[Crawled caption data]

----------------

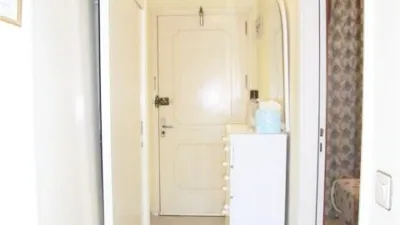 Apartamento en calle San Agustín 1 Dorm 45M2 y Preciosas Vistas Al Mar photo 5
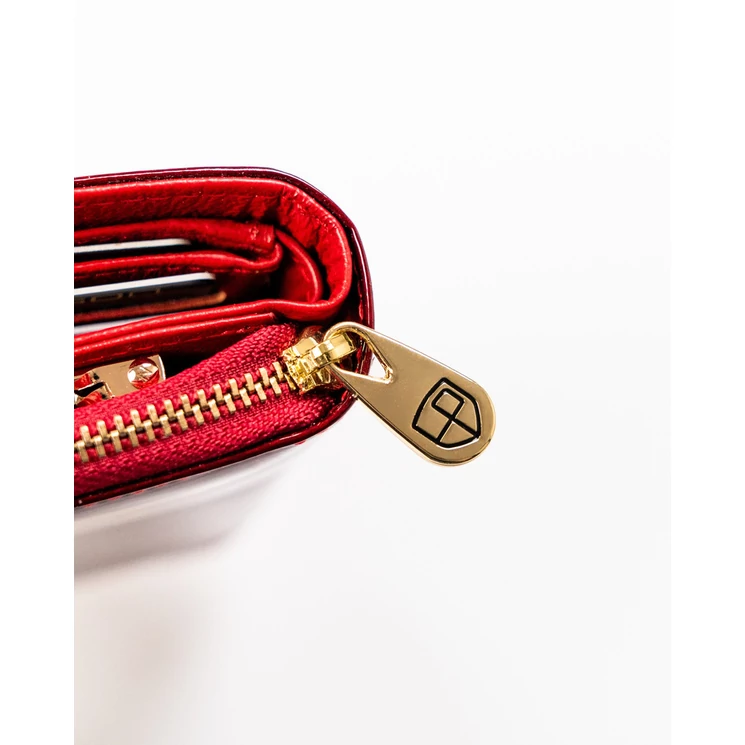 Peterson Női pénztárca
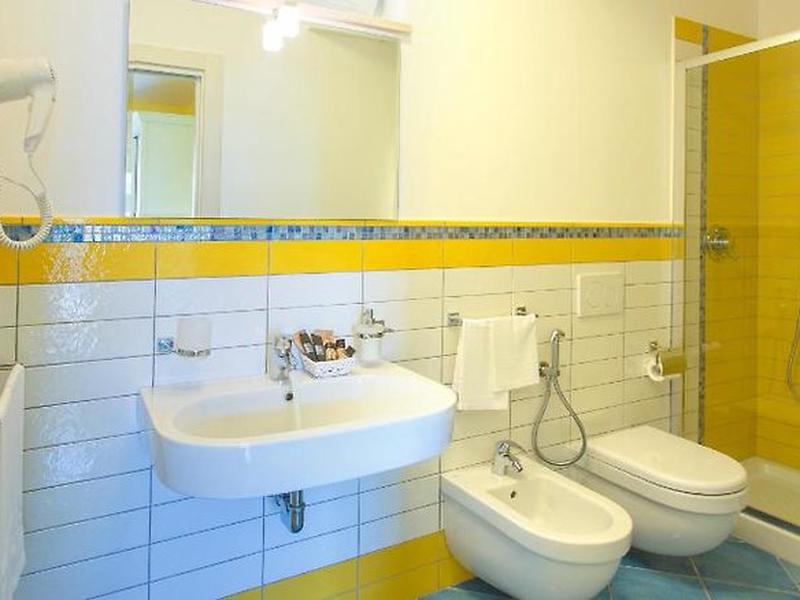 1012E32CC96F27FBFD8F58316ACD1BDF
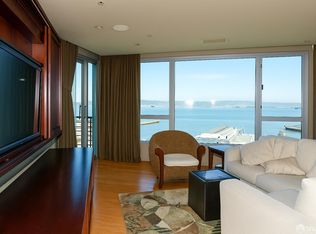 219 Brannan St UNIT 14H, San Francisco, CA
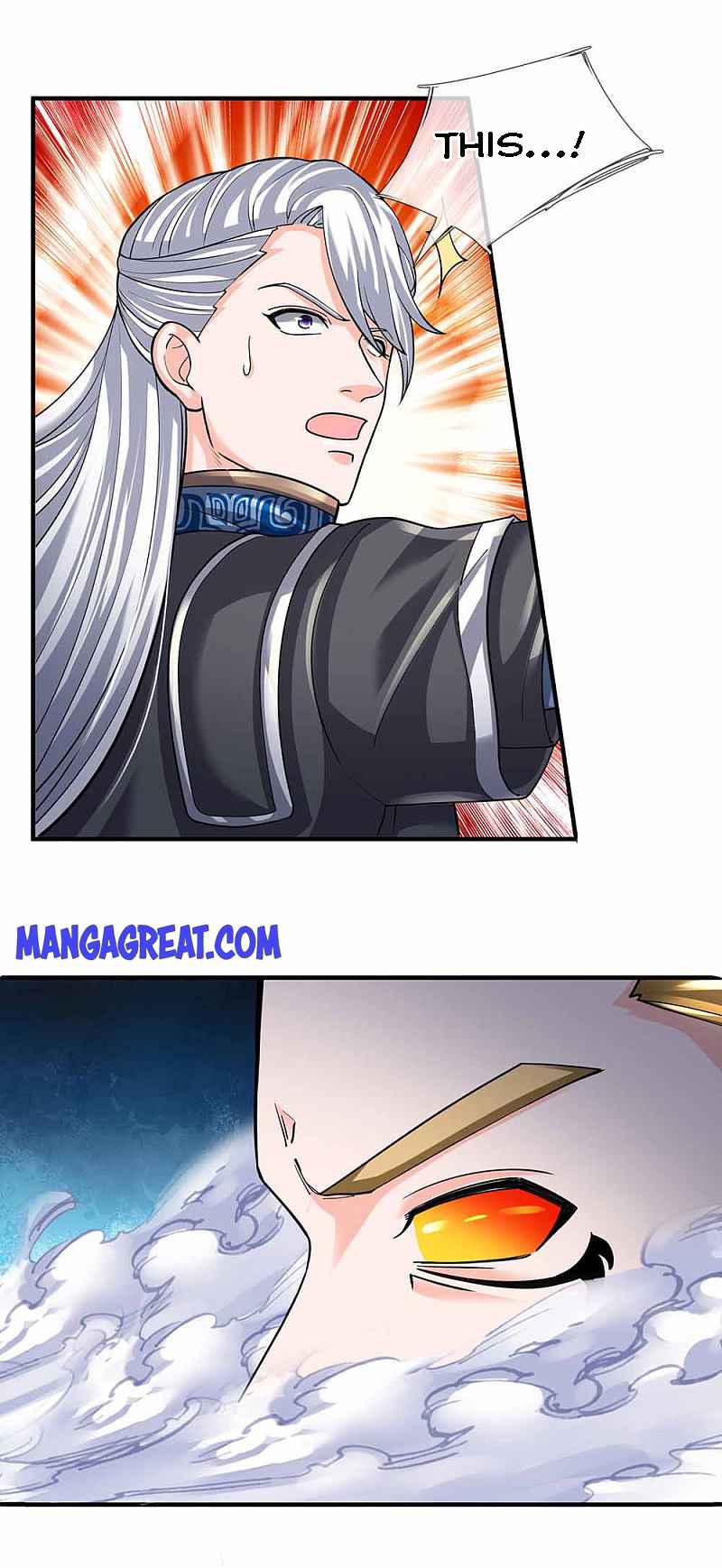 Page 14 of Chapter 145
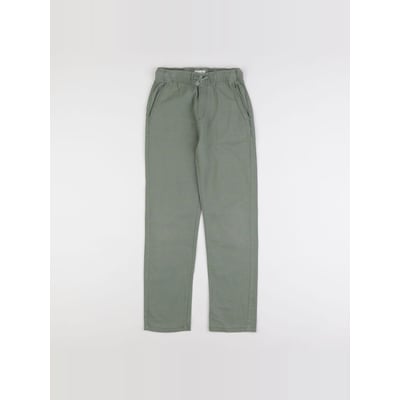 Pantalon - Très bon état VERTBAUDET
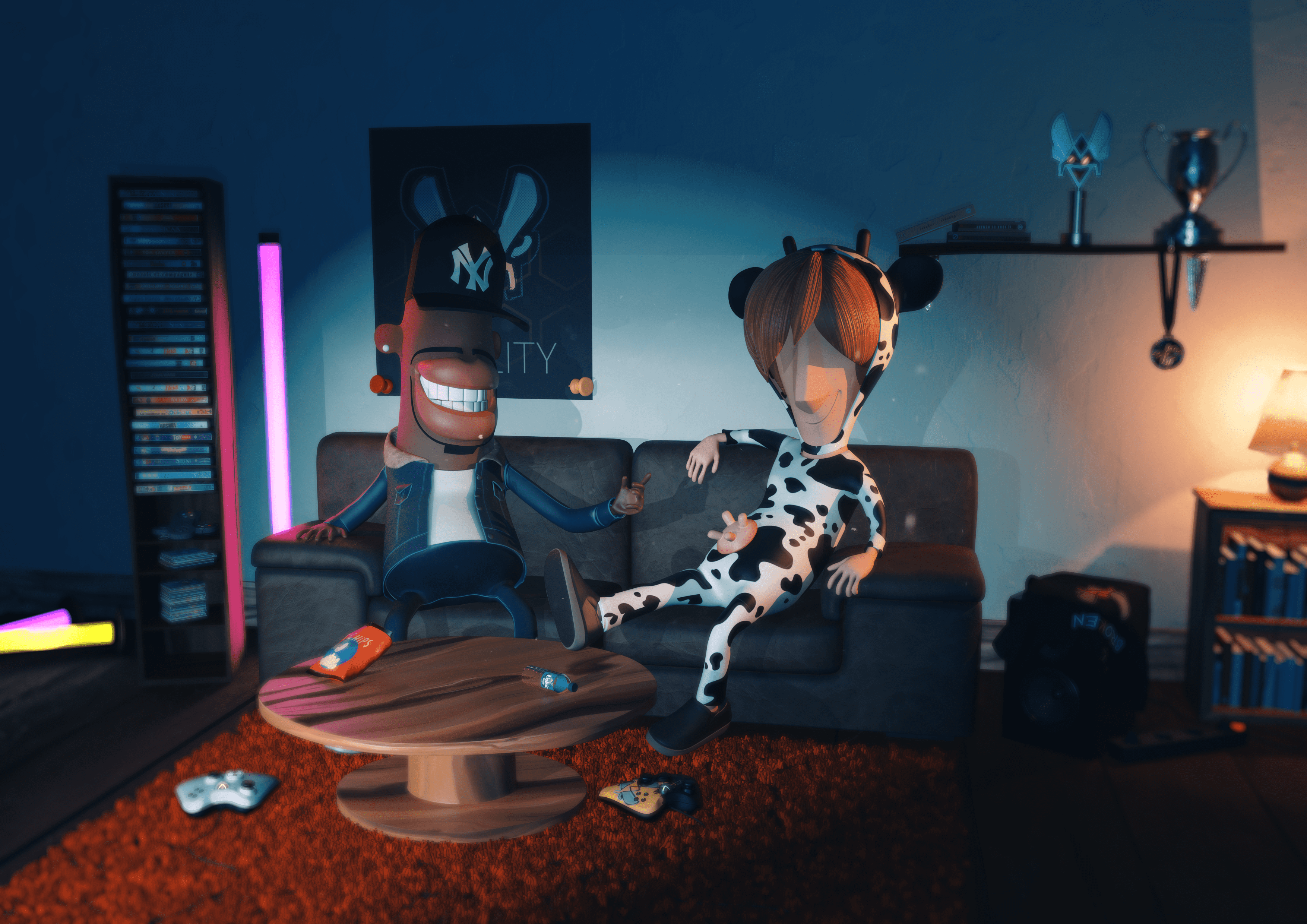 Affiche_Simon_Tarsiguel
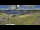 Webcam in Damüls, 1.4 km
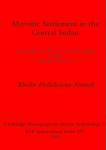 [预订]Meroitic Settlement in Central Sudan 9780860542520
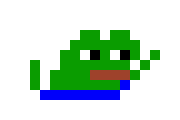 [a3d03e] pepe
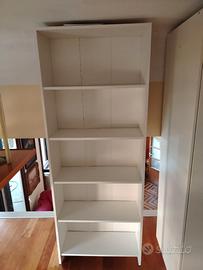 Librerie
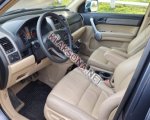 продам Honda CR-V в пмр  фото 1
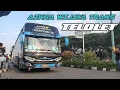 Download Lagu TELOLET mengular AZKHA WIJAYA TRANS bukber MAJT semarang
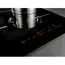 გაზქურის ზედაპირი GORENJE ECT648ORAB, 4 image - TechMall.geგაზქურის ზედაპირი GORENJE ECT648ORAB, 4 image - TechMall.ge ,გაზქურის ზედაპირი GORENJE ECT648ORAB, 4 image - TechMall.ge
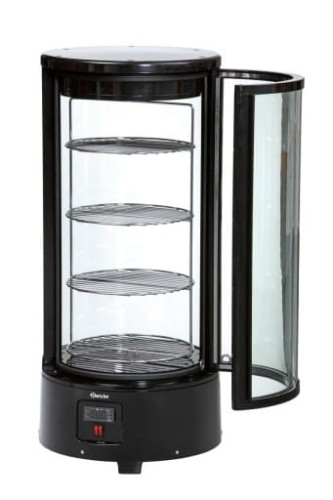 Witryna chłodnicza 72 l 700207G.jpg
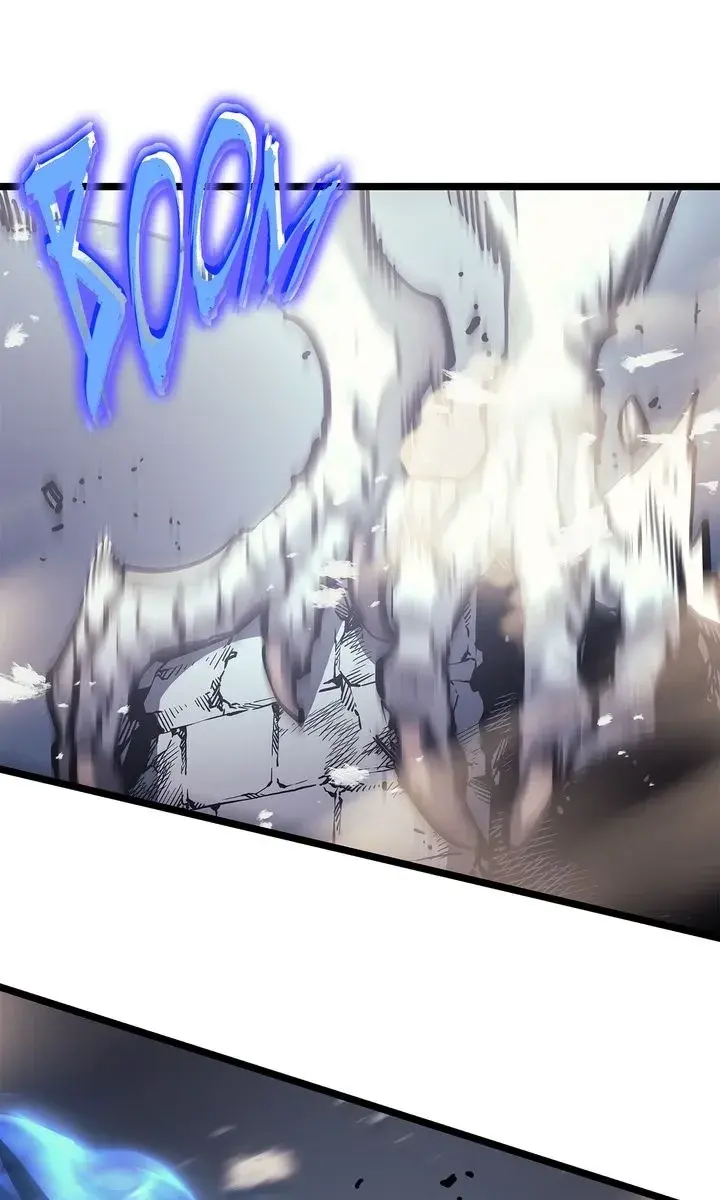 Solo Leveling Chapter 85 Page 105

----------------

Exercise details =
Take the line containing "[a3d03e] pepe" and every line after it through the end of the data, and write them out exactly, with no pictures.

Exercise response =
 [a3d03e] pepe
 Librerie
 продам Honda CR-V в пмр  фото 1
 Download Lagu TELOLET mengular AZKHA WIJAYA TRANS bukber MAJT semarang
 გაზქურის ზედაპირი GORENJE ECT648ORAB, 4 image - TechMall.geგაზქურის ზედაპირი GORENJE ECT648ORAB, 4 image - TechMall.ge ,გაზქურის ზედაპირი GORENJE ECT648ORAB, 4 image - TechMall.ge
 Witryna chłodnicza 72 l 700207G.jpg
 Solo Leveling Chapter 85 Page 105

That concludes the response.